The motile mechanism of Synechococcus sp. WH8113 may be related to that of bacteria that glide over surfaces. Type IV pili (Tfp) have been implicated in the gliding movement of a species of the cyanobacterium Synechocystis [2], social gliding of Myxococcus, and twitching motility of Pseudomonas aeruginosa [14]. The spicules of Synechococcus sp. WH8113 could be related to Tfp, but comparison reveals differences. Tfp are generally much longer (1-2 μm), and stiffer than the spicules of Synechococcus. Tfp also tend to form bundles, playing roles in bacterial aggregation or attachment to surfaces. The spicules of Synechococcus do not tend to attach to one another, nor do cell bodies of Synechococcus tend to aggregate.
The motility apparatus of Synechococcus sp. WH8113 may be related to that of filamentous gliding cyanobacteria [6]. The cell envelopes of the gliding Oscillatoriaceae cyanobacterial species do have crystalline surface layers that resemble the outermost layer of Synechococcus, but the crystalline surface layer of Synechococcus is considerably thicker (∼ 35 nm thick compared to ∼ 20 nm thick). Structures like the spicules of Synechococcus have not been described in Oscillatoriaceae. Arrangements of helical fibers with diameters of 8-12 nm lie flat along the crystalline surface layer of Oscillatoriaceae. No such fibers are evident on Synechococcus. The surface of Oscillatoriaceae continuously extrudes slime while moving, whereas the surface of Synechococcus does not.
Synechococcus sp. WH8113 is but one of a large number of closely related species of Synechococcus, both motile and non-motile, that have been isolated. Comparative analysis of a selection of species could illuminate the motile mechanism of the cell envelope and the role of the structures described here.

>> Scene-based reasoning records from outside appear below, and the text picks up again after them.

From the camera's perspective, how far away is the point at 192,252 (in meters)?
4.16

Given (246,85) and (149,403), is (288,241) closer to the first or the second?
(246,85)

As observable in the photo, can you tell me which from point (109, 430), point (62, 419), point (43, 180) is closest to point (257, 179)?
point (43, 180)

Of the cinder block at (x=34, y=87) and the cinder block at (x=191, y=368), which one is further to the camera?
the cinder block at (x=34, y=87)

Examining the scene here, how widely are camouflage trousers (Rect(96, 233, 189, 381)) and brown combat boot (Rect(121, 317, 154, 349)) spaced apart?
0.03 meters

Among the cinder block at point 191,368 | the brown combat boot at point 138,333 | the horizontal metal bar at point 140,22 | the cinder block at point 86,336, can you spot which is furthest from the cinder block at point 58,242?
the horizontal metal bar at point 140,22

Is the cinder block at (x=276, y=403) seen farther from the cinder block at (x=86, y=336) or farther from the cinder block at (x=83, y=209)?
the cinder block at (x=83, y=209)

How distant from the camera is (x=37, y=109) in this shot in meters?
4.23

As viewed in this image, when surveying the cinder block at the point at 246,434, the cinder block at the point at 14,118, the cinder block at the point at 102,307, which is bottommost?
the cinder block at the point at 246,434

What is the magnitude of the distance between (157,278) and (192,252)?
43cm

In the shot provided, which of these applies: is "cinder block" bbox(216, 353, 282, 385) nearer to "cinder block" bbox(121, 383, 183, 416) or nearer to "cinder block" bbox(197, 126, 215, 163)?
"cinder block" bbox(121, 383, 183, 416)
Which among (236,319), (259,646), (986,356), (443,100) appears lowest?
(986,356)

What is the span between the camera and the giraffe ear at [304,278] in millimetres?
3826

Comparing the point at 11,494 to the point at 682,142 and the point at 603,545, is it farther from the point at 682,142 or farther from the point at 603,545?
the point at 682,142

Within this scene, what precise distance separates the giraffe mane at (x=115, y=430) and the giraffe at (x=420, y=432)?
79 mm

Inactivation of the abundant outer membrane protein SwmA abolishes swimming motility [3]. However, when either motile wild-type or immotile SwmA cells collide with and become attached to a cover slip, cells will rotate about the point of attachment at rates ∼ 1 Hz [4]. This suggests that part, but not all, of the motility apparatus is disrupted in the absence of SwmA.
We uncovered no clear structural flaw in the mutant SwmA that would conclusively explain its motility phenotype or specify a role in motility for the structures described here. No images of spicules extending into the surrounding medium analogous to Fig. 2a have been obtained for SwmA. However, fibers crossing from the cell membrane to higher layers that we interpret as the lower stems of spicules are evident for SwmA, and spicules are evident on some convex fractures of the outer membrane of SwmA (data not shown). It remains possible that the cell envelope of the SwmA mutant has subtle flaws consistent with a partial disturbance of its motility apparatus.